A security guard there turned away reporters seeking comment Thursday and directed them to a spokeswoman who did not respond to calls seeking comment.

So far, there have been no confirmed reports of illness linked to the recalled nuts.

Still, federal health officials warned people this week to avoid eating all pistachios and products containing them while they determine what foods could be tainted. In the meantime, a range of products from nut bars to ice cream and cake mixes remain in limbo on grocery shelves, and the number of recalled product continues to grow.

Setton International Foods has not issued its own recall, Chittenden said.

Kraft Foods Inc. first alerted the FDA to the contamination after its manufacturer in Skokie, Ill., turned up salmonella in a routine test of roasted pistachios that workers planned to add to trail mix.

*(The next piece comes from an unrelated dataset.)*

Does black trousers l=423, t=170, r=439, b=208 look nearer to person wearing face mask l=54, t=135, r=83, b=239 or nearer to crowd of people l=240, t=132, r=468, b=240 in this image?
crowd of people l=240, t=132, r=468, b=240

Private auditors hired by Kraft found problems they think caused the contamination when they traveled to Setton Pistachio's processing facility in Terra Bella, a remote town in California's farm belt. Cohen said Tuesday he suspected that roasted pistachios at the facility could have been contaminated by salmonella-tainted raw nuts they were processed with.

The last time California health inspectors visited the Terra Bella plant, they found no violations that would pose a health threat.

In April 2008, a California Department of Public Health inspector made note of minor violations, such as insulation hanging over some equipment and packaging equipment that was temporarily repaired using tape.

Neither violation is thought to pose a threat to human health, and the company corrected both a few days later.

Records obtained by The Associated Press show that the New York plant has passed nine health inspections since 2000.

In June 2006, however, the company was fined $300 for using undeclared sulfites in golden raisins, and in March 2004, received a warning letter for "undeclared colors of dried papaya," Crittenden said.

The company failed its March inspection because of "critical deficiencies" - including the detection of one live cockroach on an ingredient rolling rack in the chocolate tank - and was set to get a second, unannounced inspection in addition to Wednesday's visit, she said.